Terremoto, per Radio Maria è ‘colpa’ delle unioni civili: “E’ un castigo divino”

unioni-civiliIl terremoto del centro Italia, con le sue circa 22.000 scosse registrate da agosto (dopo Amatrice) ad oggi, sarebbe un ‘castigo divino’ che il nostro Paese subisce a causa delle unioni civili. A sostenerlo è Radio Maria che, il 30 ottobre, dodici ore dopo la scossa più forte che ha colpito Marche e Umbria e toccato anche Lazio e Campania, esprimeva così, tramite uno speaker dall’identità ancora sconosciuta, la sua opinione sulla catastrofe:

“Dal punto di vista teologico questi disastri sono conseguenza del peccato originale, si possono considerare come castigo del peccato originale, anche se so che non piace la parola. Castigo divino, certo che si ha l’impressione che queste offese che si recano al divino, pensate alla dignità della famiglia e del matrimonio, ma la stessa dignità dell’unione sessuale, viene da pensare che siamo davanti al castigo divino. C’è un richiamo molto forte, ma non diciamo senso affettivo, ma un senso di richiamo alle coscienze per ritrovare i principi della legge naturale”.
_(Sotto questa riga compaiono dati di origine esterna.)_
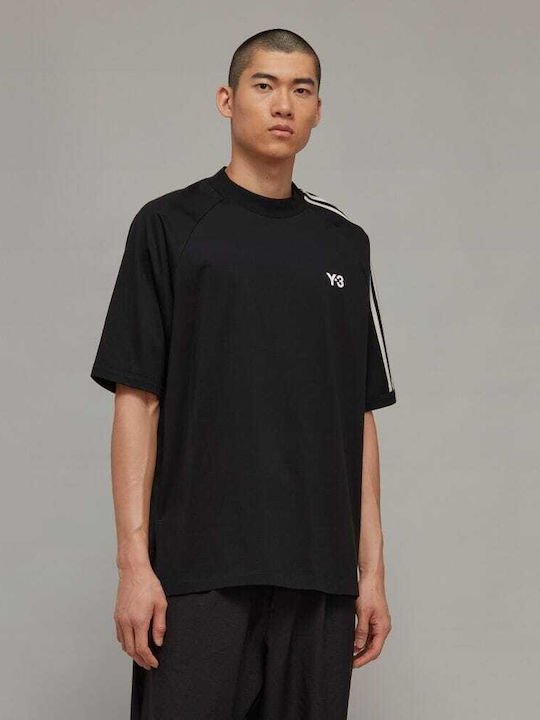 Adidas Y-3 3-Stripes Мъжка тениска с къс ръкав Black / Off White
Altro che interazioni tra la zolla Africana e quella Eurasiatica, secondo Radio Maria la ‘colpa’ è degli omosessuali che pretendono gli stessi diritti degli etero.

Nell’ascoltare le parole dello speaker, c’è incredulità, soprattutto perché ci sono cause scientifiche certe che non lasciano margini ad altre spiegazioni ‘religiose’ o spirituali. Ma, inoltre, al di là del proprio ruolo o della propria fede, come si può lasciar passare il messaggio che Dio punisca con la morte e la distruzione degli innocenti a causa di chi persegue semplicemente un’altra forma d’amore?